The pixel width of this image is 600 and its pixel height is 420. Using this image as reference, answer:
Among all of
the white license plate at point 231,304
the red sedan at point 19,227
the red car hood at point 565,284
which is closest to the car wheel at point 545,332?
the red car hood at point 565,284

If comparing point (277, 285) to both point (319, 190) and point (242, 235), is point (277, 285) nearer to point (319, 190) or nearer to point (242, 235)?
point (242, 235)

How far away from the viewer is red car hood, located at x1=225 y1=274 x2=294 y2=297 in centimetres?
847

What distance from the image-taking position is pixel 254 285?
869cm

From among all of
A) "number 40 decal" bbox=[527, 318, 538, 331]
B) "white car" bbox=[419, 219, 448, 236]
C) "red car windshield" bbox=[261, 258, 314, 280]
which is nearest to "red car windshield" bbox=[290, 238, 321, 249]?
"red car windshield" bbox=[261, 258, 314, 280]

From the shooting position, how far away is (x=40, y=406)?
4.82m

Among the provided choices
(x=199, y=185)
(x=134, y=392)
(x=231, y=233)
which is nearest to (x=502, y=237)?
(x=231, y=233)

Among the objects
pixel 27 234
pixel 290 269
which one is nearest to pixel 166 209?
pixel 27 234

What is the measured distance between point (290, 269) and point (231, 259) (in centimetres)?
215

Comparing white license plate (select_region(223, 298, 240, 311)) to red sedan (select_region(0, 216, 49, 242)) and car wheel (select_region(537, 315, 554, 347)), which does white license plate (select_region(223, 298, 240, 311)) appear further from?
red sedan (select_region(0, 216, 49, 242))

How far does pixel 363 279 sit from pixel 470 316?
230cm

------------------------

• _Written request_
Turn the lines from the one containing "Among the provided choices" through the last line into a numbered list, leaving out blank lines.

• _Answer for this exercise_
1. Among the provided choices
2. (x=199, y=185)
3. (x=134, y=392)
4. (x=231, y=233)
5. which is nearest to (x=502, y=237)?
6. (x=231, y=233)
7. Among the objects
8. pixel 27 234
9. pixel 290 269
10. which one is nearest to pixel 166 209?
11. pixel 27 234
12. What is the measured distance between point (290, 269) and point (231, 259) (in centimetres)?
13. 215
14. Comparing white license plate (select_region(223, 298, 240, 311)) to red sedan (select_region(0, 216, 49, 242)) and car wheel (select_region(537, 315, 554, 347)), which does white license plate (select_region(223, 298, 240, 311)) appear further from?
15. red sedan (select_region(0, 216, 49, 242))
16. How far does pixel 363 279 sit from pixel 470 316?
17. 230cm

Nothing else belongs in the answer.